In seguito alle dichiarazioni dell’onorevole Silvana Comaroli (Lega), si è acceso il dibattito tra le associazioni degli operatori degl vaping italiano. Riceviamo e pubblichiamo il comunicato di Eim, associazione facente capo a Confartigianato che comprende alcuni produttori di liquidi di ricarica per sigarette elettroniche.

“L’associazione di produttori italiani EIM desidera ringraziare pubblicamente  l’onorevole Silvana Comaroli  e tutta la forza politica della Lega per le recenti dichiarazioni a favore del settore delle sigarette elettroniche. Sono stati anni difficilissimi per il nostro settore, vessato da attacchi diversificati e violenti. Capiamo che le scelte e  le decisioni che dovranno essere intraprese da parte del Governo per cercare di ridare speranza, efficienza e certezze agli italiani, in un periodo storico così difficile, non solo certamente  per il nostro settore, saranno complesse ed eterogenee. Per questo rilevare tangibilmente  che questo Governo riesce a trovare modo di ricordarsi delle promesse della campagna elettorale tradotte nel contratto di governo non può che rincuorarci,  saper che qualcuno dei nostri politici  tiene al nostro lavoro e impiega il suo tempo per il rilancio del nostro settore ci  rasserena e ci infonde nuove speranze. Riteniamo infatti questo primo passaggio fondamentale per iniziare il percorso di normalizzazione e sviluppo tanto auspicato.
Probabilmente per comprendere l’importanza della portata di questa disponibilità occorre   avere discusso ed essersi confrontati a livello politico in questi mesi per avere una visione della realtà che rimane complessa. Proprio recentemente la nostra associazione ha cercato di promuovere un incontro tra le parti sociali che aveva lo scopo prioritario di individuare criticità e linee programmatiche condivise utili ad individuare la possibilità di interloquire  con le forze politiche in modo coordinato una volta risolta la parte fiscale.
Il nostro settore non ha infatti  solo il problema delle imposte residuali da versare da parte delle aziende che, come deposito fiscale, hanno sostenuto il settore consentendo al mercato di reperire i prodotti contenenti nicotina garantendo pertanto sopravvivenza  ma diventando, in questo modo, soggetti estremamente vulnerabili da parte del fisco. La chiusura di queste aziende avrebbe infatti ricadute pesantissime su tutta la filiera ed in cascata portare alla perdita di migliaia di posti di lavoro ed  alla definitiva morte del settore.

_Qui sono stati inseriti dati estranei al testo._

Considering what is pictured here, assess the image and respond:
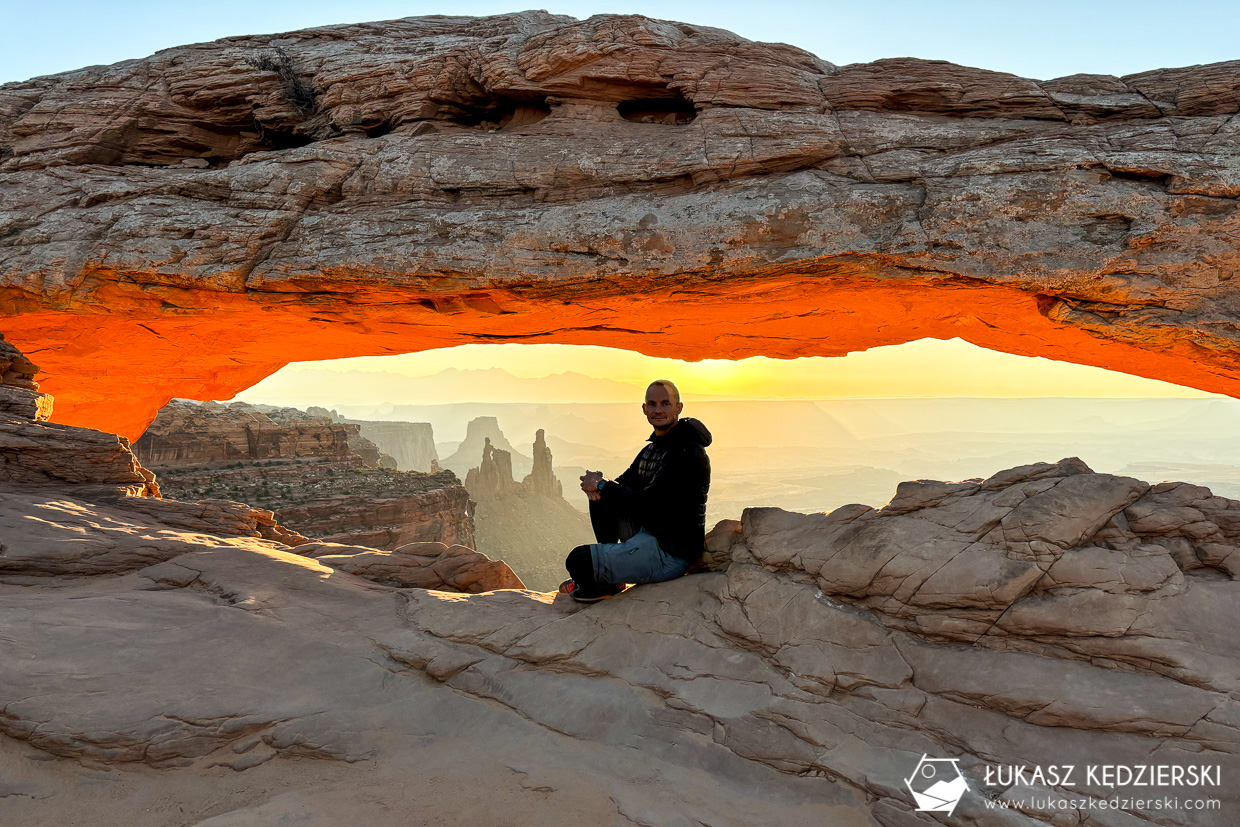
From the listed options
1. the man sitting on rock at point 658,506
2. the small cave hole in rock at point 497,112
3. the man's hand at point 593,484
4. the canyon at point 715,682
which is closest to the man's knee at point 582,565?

Non è certo solo un problema di imposta, ne abbiamo discusso ampiamente con gli interlocutori politici anche nei giorni nei quali abbiamo portato avanti la campagna #iosvapoiovoto in coincidenza con le fasi elettorali. Problemi tecnici non di secondo piano sono da risolvere: la pubblicità, la possibilità delle vendite online e non per ultimo la riconoscibilità dei prodotti legali. Certo questo fa parte però del futuro prossimo che non potrà essere se non si sarà risolto prima il nodo impositivo.

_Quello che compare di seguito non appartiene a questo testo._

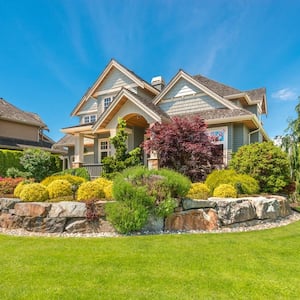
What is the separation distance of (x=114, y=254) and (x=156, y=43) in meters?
13.8

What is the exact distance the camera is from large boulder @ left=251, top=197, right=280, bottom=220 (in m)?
7.77

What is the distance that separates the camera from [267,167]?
33.2 feet

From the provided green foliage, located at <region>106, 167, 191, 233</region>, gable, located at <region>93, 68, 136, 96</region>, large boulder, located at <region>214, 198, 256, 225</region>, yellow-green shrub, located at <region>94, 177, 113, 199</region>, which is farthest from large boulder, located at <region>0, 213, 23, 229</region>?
gable, located at <region>93, 68, 136, 96</region>

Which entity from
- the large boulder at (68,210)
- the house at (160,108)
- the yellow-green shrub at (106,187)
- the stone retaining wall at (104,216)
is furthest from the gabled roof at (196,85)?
the large boulder at (68,210)

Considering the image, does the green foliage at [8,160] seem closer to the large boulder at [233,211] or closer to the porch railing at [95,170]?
the porch railing at [95,170]

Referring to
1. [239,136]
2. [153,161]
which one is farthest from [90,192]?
[239,136]

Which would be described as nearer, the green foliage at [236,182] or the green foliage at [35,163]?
the green foliage at [236,182]

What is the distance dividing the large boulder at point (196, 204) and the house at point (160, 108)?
573cm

Comprendiamo che nelle more della legge di bilancio non sia possibile affrontare i problemi ulteriori solo sommariamente citati al fine di non incappare in censure  come quelle appena avvenute  durante l’iter di  approvazione del decreto Dignità. È purtroppo un dato di fatto che tutte le aziende, in particolare quelle che hanno  operato come deposito fiscale, in questi mesi hanno affrontato enormi difficoltà e sofferenza nella gestione della propria attività  per via del l’incertezza normativa in atto aggravata dalle debolissime attività di contrasto dell’illegalità da parte delle autorità. Rinnoviamo pertanto l’invito a tulle le parti sociali, dichiarando la nostra disponibilità, al fine di fornire alle forze politiche una visione ed una proposta di lavoro condivisa e sostenibile.
In coscienza sappiamo cosa abbiamo chiesto tutti, ma nella vita bisogna comprendere realisticamente cosa si può ottenere e fare al fine di evitare di perdere tutto”.